Could you rewrite the records below with every "green painted wall" changed to "green-painted wall" and nothing else altered?

....

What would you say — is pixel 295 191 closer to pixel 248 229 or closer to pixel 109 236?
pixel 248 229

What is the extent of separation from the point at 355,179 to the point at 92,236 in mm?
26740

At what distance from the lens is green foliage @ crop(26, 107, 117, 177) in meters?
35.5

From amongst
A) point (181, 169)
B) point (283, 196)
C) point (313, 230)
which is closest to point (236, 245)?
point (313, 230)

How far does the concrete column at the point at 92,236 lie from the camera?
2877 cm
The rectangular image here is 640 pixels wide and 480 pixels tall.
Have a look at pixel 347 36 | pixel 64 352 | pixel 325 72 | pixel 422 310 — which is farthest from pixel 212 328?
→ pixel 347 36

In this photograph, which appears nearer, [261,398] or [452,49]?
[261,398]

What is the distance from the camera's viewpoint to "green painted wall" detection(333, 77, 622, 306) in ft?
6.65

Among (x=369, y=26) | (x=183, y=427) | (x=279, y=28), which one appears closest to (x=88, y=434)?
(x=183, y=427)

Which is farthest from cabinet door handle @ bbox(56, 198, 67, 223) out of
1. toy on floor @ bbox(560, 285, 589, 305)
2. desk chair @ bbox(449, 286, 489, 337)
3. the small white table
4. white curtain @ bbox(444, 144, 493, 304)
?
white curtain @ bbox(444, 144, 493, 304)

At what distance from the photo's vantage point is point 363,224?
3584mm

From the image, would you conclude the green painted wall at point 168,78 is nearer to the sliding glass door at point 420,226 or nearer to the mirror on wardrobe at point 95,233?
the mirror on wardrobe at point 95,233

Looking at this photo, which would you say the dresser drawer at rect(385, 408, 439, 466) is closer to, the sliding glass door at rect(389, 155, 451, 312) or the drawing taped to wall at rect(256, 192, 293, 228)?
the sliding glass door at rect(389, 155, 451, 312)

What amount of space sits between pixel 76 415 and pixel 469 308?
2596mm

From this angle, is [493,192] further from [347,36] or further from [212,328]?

....

* **ANSWER TO THE EXERCISE**
What would you say — is pixel 295 191 closer to pixel 248 229 or closer to pixel 109 236?
pixel 248 229

What is the extent of separation from the point at 355,179 to the point at 92,236 in mm?
26740

At what distance from the lens is green foliage @ crop(26, 107, 117, 177) in meters?
35.5

From amongst
A) point (181, 169)
B) point (283, 196)
C) point (313, 230)
which is closest to point (236, 245)?
point (313, 230)

How far does the concrete column at the point at 92,236 lie from the camera?
2877 cm
The rectangular image here is 640 pixels wide and 480 pixels tall.
Have a look at pixel 347 36 | pixel 64 352 | pixel 325 72 | pixel 422 310 — which is farthest from pixel 212 328?
→ pixel 347 36

In this photograph, which appears nearer, [261,398] or [452,49]?
[261,398]

What is the distance from the camera's viewpoint to "green-painted wall" detection(333, 77, 622, 306) in ft?
6.65

Among (x=369, y=26) | (x=183, y=427) | (x=279, y=28), which one appears closest to (x=88, y=434)?
(x=183, y=427)

Which is farthest from cabinet door handle @ bbox(56, 198, 67, 223) out of
1. toy on floor @ bbox(560, 285, 589, 305)
2. desk chair @ bbox(449, 286, 489, 337)
3. the small white table
4. white curtain @ bbox(444, 144, 493, 304)
?
white curtain @ bbox(444, 144, 493, 304)

At what distance from the photo's vantage point is point 363,224?
3584mm

From the image, would you conclude the green-painted wall at point 168,78 is nearer to the sliding glass door at point 420,226 or nearer to the mirror on wardrobe at point 95,233?
the mirror on wardrobe at point 95,233

Looking at this photo, which would you say the dresser drawer at rect(385, 408, 439, 466) is closer to, the sliding glass door at rect(389, 155, 451, 312) or the drawing taped to wall at rect(256, 192, 293, 228)?
the sliding glass door at rect(389, 155, 451, 312)

What amount of space sits between pixel 76 415 and pixel 469 308?
2596mm

From this angle, is [493,192] further from [347,36] or further from [212,328]?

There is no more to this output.